● Problem to solve
The required output is the stretch from the line containing "zoo-isolates-animals" through the line containing "Swans Weekender Tote" in the records below, unaltered and with no pictures.

Material shown section start

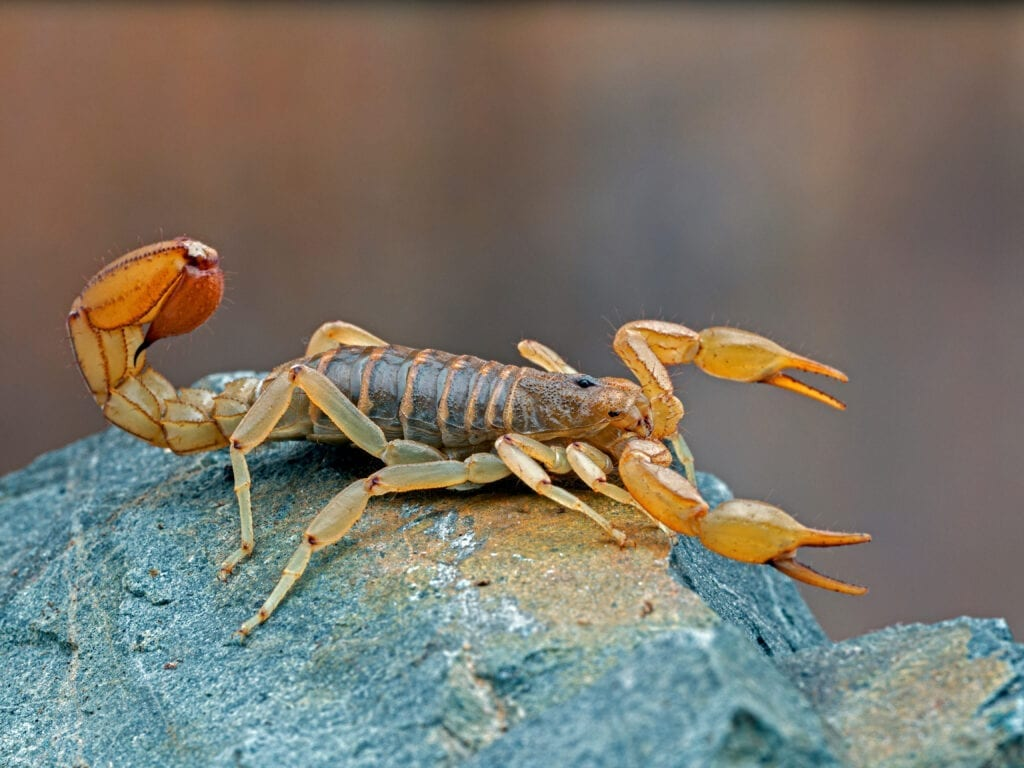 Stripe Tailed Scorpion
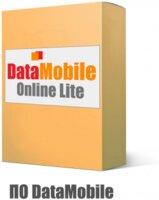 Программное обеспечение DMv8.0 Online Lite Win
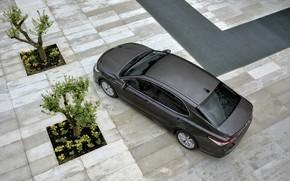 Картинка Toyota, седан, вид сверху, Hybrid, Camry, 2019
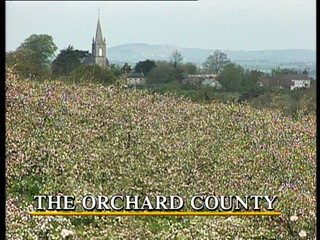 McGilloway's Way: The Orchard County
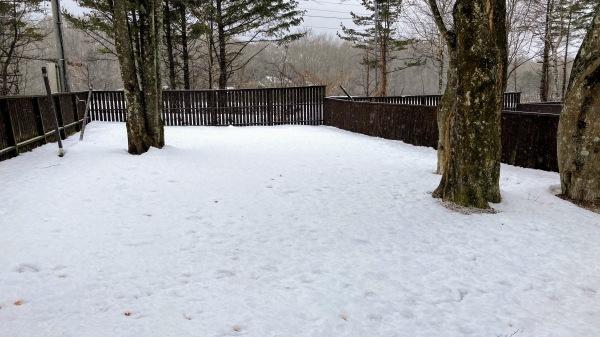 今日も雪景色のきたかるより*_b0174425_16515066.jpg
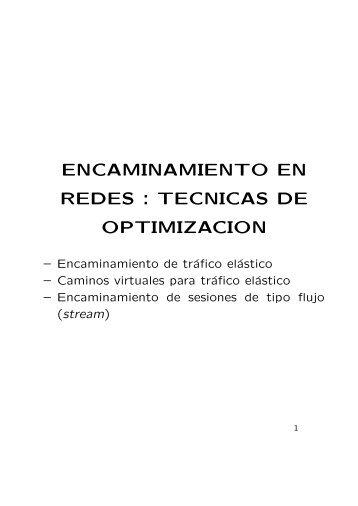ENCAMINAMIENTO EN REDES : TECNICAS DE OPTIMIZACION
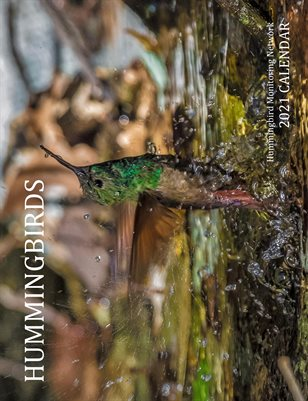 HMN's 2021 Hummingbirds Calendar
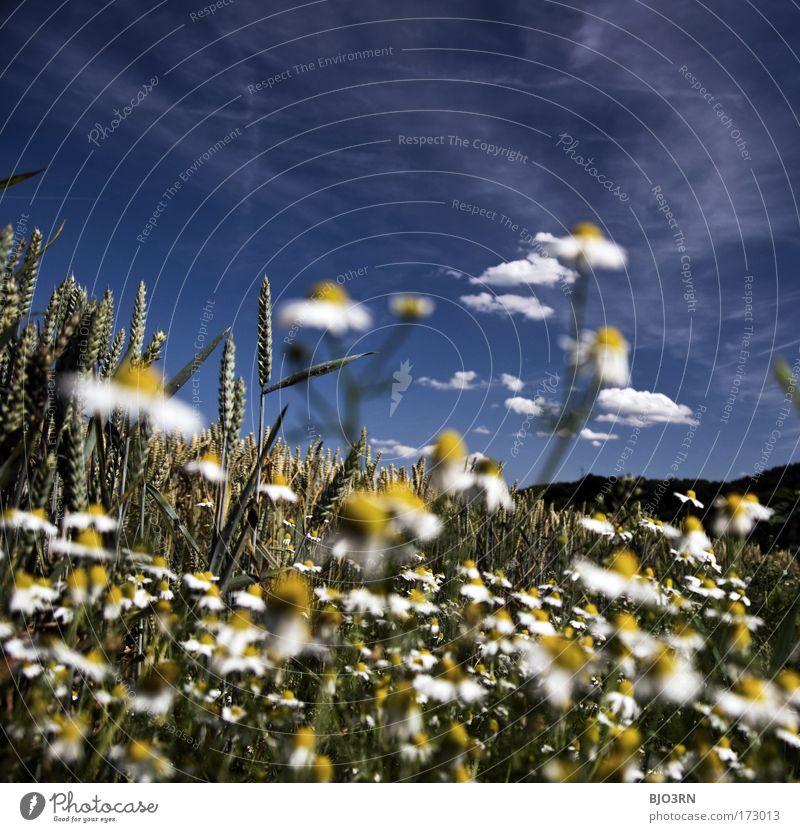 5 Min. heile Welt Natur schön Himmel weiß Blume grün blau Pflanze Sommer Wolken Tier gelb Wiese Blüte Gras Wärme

Material shown section end
Material shown section start

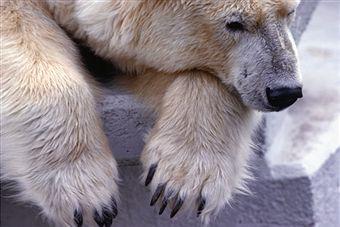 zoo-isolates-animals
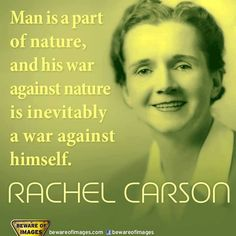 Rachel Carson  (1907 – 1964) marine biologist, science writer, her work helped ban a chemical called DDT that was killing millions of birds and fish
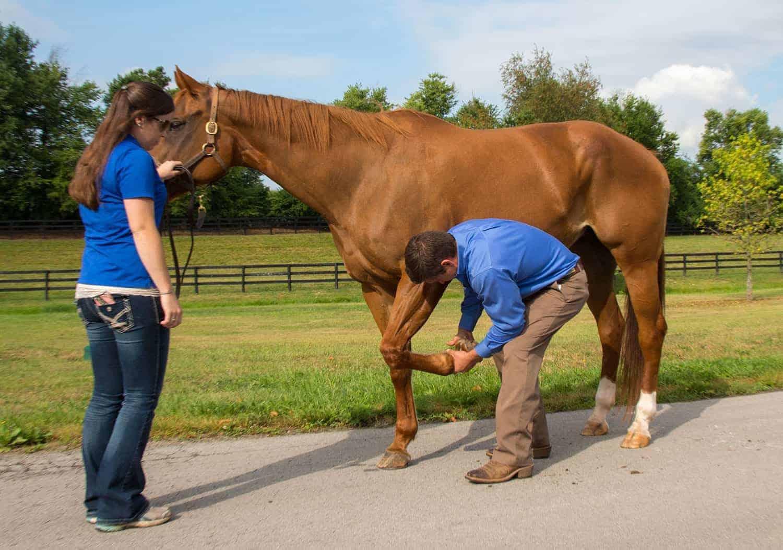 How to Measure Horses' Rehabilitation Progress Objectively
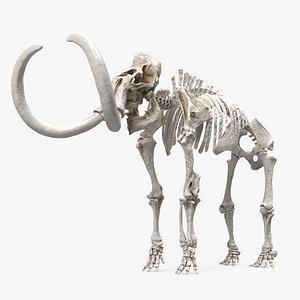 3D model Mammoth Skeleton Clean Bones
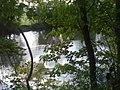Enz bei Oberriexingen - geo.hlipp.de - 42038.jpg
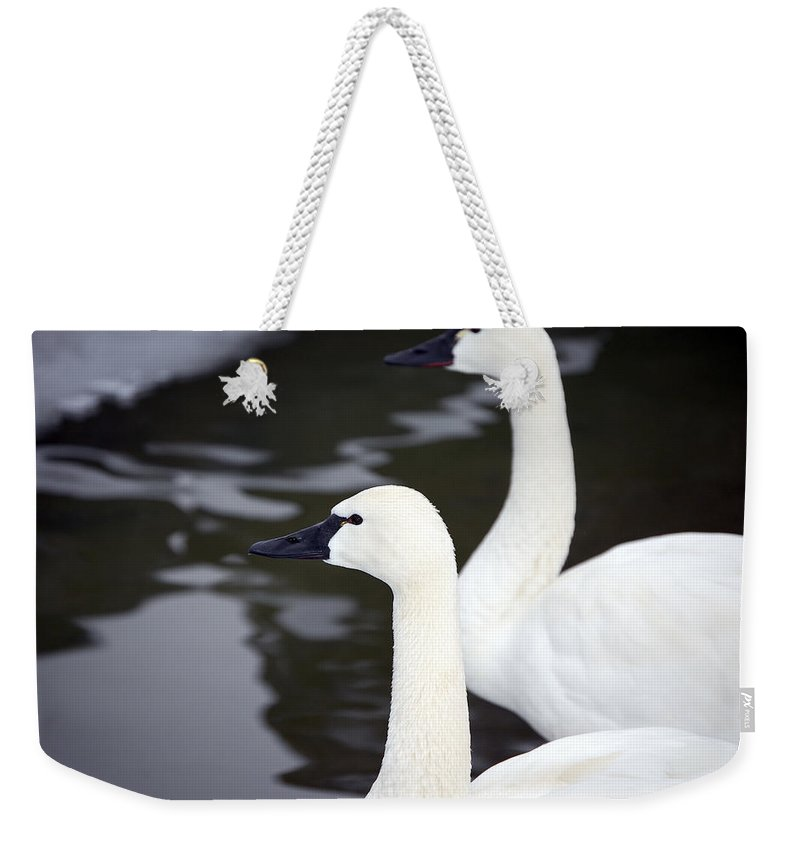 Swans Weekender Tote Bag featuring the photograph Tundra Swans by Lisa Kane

Material shown section end

● Result for this exercise
 zoo-isolates-animals
 Rachel Carson  (1907 – 1964) marine biologist, science writer, her work helped ban a chemical called DDT that was killing millions of birds and fish
 How to Measure Horses' Rehabilitation Progress Objectively
 3D model Mammoth Skeleton Clean Bones
Enz bei Oberriexingen - geo.hlipp.de - 42038.jpg
 Swans Weekender Tote Bag featuring the photograph Tundra Swans by Lisa Kane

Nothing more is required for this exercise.